Using curtin I'm able to add the key but too late, in fact according with http://bazaar.launchpad.net/~curtin-dev/curtin/trunk/view/head:/curtin/commands/install.py#L52 "late" stage is executed after "curthooks" this prevent to add the key.
I checked also apt_config function in curthooks.py I did't see code that add the key for each mirror.
It should be possible to add gpg public of the repository in maas.

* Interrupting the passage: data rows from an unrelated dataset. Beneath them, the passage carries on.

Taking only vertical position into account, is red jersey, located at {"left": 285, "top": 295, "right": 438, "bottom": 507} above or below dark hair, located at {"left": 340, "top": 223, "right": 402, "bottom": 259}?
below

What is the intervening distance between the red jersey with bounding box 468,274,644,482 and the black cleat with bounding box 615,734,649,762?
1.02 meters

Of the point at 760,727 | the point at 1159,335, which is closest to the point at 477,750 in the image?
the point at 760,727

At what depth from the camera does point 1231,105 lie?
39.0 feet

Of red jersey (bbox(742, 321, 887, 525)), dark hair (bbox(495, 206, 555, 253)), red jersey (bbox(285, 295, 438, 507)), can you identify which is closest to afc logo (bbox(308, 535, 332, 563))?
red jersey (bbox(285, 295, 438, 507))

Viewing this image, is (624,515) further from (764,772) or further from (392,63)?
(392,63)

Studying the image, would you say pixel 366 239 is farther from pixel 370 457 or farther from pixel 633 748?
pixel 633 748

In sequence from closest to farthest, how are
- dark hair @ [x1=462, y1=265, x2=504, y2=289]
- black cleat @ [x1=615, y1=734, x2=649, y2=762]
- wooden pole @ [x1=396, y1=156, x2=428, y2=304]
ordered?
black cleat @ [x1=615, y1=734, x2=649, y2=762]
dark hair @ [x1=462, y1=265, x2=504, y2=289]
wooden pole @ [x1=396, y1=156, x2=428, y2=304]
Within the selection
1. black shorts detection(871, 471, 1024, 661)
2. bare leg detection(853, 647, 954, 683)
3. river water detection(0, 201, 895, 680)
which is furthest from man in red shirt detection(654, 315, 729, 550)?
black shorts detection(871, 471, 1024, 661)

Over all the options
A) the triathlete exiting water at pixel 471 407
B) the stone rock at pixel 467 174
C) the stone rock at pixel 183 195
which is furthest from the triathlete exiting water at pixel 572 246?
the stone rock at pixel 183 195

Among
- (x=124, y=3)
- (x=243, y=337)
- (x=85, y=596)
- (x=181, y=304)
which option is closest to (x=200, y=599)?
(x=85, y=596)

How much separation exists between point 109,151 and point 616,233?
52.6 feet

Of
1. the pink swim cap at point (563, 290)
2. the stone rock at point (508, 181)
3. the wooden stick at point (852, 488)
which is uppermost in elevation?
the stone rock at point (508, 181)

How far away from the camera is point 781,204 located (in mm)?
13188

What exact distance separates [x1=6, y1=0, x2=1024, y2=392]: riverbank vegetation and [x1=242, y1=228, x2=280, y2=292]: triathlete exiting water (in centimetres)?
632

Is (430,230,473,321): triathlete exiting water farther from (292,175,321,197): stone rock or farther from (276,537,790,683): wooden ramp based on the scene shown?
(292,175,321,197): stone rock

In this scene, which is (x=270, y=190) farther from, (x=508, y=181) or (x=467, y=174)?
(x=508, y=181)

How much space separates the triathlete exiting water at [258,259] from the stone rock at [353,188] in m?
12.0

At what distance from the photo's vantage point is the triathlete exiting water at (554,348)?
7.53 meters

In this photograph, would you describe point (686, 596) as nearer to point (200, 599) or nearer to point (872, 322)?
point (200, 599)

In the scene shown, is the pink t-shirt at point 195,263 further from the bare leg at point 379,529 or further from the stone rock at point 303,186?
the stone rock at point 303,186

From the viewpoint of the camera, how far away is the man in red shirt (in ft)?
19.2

----------------------------------
configs/config-000.cfg
----------------------------------
#cloud-config
debconf_selections:
maas: |
cloud-init cloud-init/datasources multiselect MAAS
cloud-init cloud-init/maas-metadata-url string http://100.107.231.164/MAAS/metadata/
cloud-init cloud-init/maas-metadata-credentials string oauth_token_key=8eZmzQWSSQzsUkaLnE&oauth_token_secret=LKmn8sHgzEXfvzSZePAa9jUXvTMRrFNP&oauth_consumer_key=htwDZJFtmv2YvQXhUW
cloud-init cloud-init/local-cloud-config string apt_preserve_sources_list: true\nmanage_etc_hosts: false\nmanual_cache_clean: true\nreporting:\n maas: {consumer_key: htwDZJFtmv2YvQXhUW, endpoint: 'http://100.107.231.164/MAAS/metadata/status/node-61b6987c-07a7-11e6-9d23-5254003d2515',\n token_key: 8eZmzQWSSQzsUkaLnE, token_secret: LKmn8sHgzEXfvzSZePAa9jUXvTMRrFNP,\n type: webhook}\nsystem_info:\n package_mirrors:\n - arches: [i386, amd64]\n failsafe: {primary: 'http://archive.ubuntu.com/ubuntu', security: 'http://security.ubuntu.com/ubuntu'}\n search:\n primary: ['http://100.107.231.166/']\n security: ['http://100.107.231.166/']\n - arches: [default]\n failsafe: {primary: 'http://ports.ubuntu.com/ubuntu-ports', security: 'http://ports.ubuntu.com/ubuntu-ports'}\n search:\n primary: ['http://ports.ubuntu.com/ubuntu-ports']\n security: ['http://ports.ubuntu.com/ubuntu-ports']\n
late_commands:
maas: [wget, '--no-proxy', 'http://100.107.231.164/MAAS/metadata/latest/by-id/node-61b6987c-07a7-11e6-9d23-5254003d2515/', '--post-data', 'op=netboot_off', '-O', '/dev/null']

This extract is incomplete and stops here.